▶ **Exercise objective**
Reproduce exactly the lines from the one containing "Does the reflection" through the last line of the records below, both included, and nothing else.

Spatial reasoning dataset excerpts
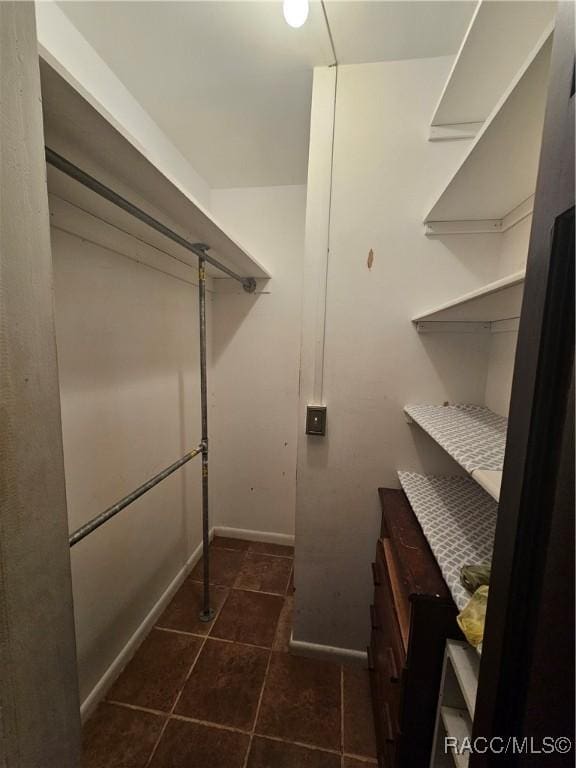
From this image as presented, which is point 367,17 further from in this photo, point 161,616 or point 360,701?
point 161,616

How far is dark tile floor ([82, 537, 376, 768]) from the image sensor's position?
107cm

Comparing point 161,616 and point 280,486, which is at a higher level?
point 280,486

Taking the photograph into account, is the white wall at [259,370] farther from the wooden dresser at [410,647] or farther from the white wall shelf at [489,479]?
the white wall shelf at [489,479]

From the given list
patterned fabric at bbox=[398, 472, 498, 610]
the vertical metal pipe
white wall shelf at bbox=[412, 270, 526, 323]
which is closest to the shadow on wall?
the vertical metal pipe

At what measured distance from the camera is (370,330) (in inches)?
51.4

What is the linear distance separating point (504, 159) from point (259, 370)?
5.32ft

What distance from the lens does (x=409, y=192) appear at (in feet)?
4.03

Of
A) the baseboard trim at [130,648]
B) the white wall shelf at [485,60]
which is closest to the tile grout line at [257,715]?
the baseboard trim at [130,648]

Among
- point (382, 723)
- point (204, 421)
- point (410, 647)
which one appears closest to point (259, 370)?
point (204, 421)

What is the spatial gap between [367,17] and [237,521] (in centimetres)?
A: 273

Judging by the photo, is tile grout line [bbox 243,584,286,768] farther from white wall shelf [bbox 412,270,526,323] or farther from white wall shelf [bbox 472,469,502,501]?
white wall shelf [bbox 412,270,526,323]

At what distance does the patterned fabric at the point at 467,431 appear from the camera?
729 millimetres

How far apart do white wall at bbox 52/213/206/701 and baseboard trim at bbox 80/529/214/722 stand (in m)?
0.02

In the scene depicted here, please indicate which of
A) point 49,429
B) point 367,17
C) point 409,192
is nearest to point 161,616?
point 49,429
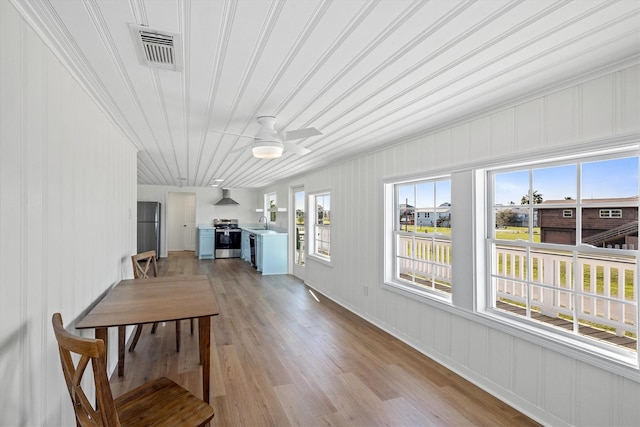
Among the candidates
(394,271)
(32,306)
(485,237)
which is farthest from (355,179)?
(32,306)

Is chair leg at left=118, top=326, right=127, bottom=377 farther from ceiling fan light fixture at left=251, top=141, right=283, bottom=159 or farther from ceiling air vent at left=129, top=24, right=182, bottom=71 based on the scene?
ceiling air vent at left=129, top=24, right=182, bottom=71

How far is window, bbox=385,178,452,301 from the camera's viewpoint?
10.4 ft

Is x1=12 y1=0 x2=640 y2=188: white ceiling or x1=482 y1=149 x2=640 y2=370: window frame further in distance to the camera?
x1=482 y1=149 x2=640 y2=370: window frame

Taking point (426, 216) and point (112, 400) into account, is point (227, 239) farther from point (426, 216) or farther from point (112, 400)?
point (112, 400)

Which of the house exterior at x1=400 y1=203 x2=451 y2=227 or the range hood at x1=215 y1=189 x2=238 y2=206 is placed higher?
the range hood at x1=215 y1=189 x2=238 y2=206

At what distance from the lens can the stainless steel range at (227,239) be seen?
31.8 ft

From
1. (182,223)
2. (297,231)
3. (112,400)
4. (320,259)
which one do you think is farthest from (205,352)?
(182,223)

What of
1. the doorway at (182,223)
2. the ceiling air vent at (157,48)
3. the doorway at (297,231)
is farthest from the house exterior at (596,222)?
the doorway at (182,223)

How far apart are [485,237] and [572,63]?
141 centimetres

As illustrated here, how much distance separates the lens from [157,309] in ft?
6.72

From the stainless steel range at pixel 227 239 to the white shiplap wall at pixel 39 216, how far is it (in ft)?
24.9

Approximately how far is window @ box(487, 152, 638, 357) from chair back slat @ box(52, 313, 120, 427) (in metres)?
2.62

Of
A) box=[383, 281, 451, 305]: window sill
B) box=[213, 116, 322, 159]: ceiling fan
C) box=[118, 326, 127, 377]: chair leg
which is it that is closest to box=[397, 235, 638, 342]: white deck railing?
box=[383, 281, 451, 305]: window sill

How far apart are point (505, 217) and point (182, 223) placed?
35.8 ft
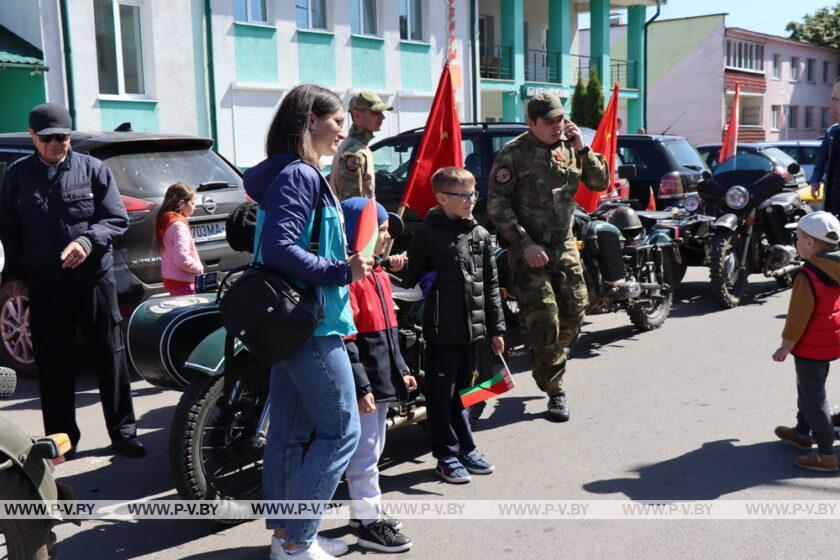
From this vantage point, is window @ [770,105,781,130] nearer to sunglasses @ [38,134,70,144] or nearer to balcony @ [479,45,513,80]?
balcony @ [479,45,513,80]

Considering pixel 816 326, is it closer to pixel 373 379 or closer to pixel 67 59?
pixel 373 379

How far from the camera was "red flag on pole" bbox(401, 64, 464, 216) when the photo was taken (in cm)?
683

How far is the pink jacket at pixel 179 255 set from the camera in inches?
255

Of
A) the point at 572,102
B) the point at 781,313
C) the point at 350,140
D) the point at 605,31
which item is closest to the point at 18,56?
the point at 350,140

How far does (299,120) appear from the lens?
11.1 ft

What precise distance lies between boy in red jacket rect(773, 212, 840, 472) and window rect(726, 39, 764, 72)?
46.8 metres

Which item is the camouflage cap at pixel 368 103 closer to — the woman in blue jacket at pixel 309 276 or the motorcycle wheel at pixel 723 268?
the woman in blue jacket at pixel 309 276

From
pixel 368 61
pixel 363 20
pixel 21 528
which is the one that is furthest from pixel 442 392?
pixel 363 20

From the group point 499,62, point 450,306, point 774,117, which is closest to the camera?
point 450,306

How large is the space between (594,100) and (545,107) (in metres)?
24.4

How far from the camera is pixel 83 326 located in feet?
16.9

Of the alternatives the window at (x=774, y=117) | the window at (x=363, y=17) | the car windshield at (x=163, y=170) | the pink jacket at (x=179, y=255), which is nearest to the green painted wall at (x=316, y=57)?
the window at (x=363, y=17)

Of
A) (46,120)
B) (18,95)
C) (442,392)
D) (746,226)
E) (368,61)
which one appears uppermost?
(368,61)

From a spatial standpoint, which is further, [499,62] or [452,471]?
[499,62]
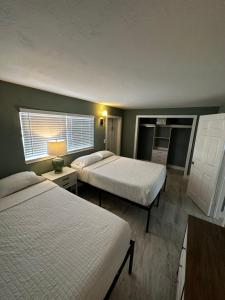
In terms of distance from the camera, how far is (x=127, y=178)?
2.41 metres

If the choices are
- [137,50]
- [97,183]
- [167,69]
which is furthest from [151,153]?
[137,50]

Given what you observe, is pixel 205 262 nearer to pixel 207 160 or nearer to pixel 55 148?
pixel 207 160

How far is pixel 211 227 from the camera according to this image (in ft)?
3.58

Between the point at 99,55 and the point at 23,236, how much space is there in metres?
1.80

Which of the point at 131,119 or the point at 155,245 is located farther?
the point at 131,119

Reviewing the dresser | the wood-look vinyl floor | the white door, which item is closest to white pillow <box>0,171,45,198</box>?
the wood-look vinyl floor

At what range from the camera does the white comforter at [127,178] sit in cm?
209

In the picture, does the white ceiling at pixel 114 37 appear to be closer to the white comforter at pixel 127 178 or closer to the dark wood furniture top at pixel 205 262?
the dark wood furniture top at pixel 205 262

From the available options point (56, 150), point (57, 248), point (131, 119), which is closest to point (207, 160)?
point (57, 248)

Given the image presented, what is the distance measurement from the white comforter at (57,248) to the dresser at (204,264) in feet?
1.87

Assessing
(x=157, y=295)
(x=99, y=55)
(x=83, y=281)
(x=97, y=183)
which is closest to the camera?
(x=83, y=281)

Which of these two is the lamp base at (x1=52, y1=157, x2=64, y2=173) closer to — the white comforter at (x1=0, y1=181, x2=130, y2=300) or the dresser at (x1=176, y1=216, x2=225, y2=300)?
the white comforter at (x1=0, y1=181, x2=130, y2=300)

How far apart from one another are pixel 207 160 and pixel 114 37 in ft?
8.98

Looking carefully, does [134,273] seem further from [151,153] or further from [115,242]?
[151,153]
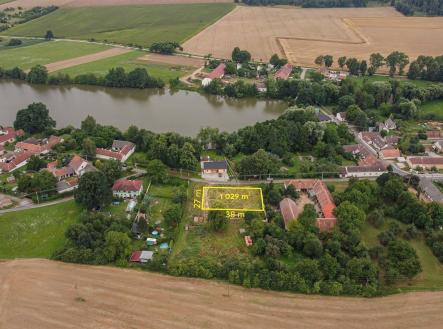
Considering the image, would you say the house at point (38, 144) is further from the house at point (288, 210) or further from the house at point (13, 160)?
the house at point (288, 210)

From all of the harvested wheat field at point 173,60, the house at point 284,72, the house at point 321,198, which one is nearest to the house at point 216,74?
the harvested wheat field at point 173,60

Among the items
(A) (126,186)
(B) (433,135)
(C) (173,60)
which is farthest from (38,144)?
(B) (433,135)

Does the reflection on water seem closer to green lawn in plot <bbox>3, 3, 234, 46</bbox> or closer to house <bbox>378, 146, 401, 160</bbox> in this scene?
house <bbox>378, 146, 401, 160</bbox>

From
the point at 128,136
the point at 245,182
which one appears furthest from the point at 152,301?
the point at 128,136

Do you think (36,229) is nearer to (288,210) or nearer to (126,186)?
(126,186)

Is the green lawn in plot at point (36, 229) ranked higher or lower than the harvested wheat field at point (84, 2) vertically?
lower

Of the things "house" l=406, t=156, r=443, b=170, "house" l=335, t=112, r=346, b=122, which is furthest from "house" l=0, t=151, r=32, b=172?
"house" l=406, t=156, r=443, b=170

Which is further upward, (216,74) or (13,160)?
(216,74)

▶ **Output**
Does the reflection on water seem closer to green lawn in plot <bbox>3, 3, 234, 46</bbox> or closer to house <bbox>378, 146, 401, 160</bbox> in this scene?
house <bbox>378, 146, 401, 160</bbox>

From
the point at 128,136
the point at 245,182
which one appears furthest from the point at 152,301?
the point at 128,136

Do you think (36,229) is nearer to (288,210) or nearer to (126,186)?
(126,186)

Is the green lawn in plot at point (36, 229) ranked higher or lower than the harvested wheat field at point (84, 2) vertically?
lower

Of the things "house" l=406, t=156, r=443, b=170, "house" l=335, t=112, r=346, b=122, which is furthest from "house" l=0, t=151, r=32, b=172?
"house" l=406, t=156, r=443, b=170

Which is further upward, (216,74) or (13,160)?
(216,74)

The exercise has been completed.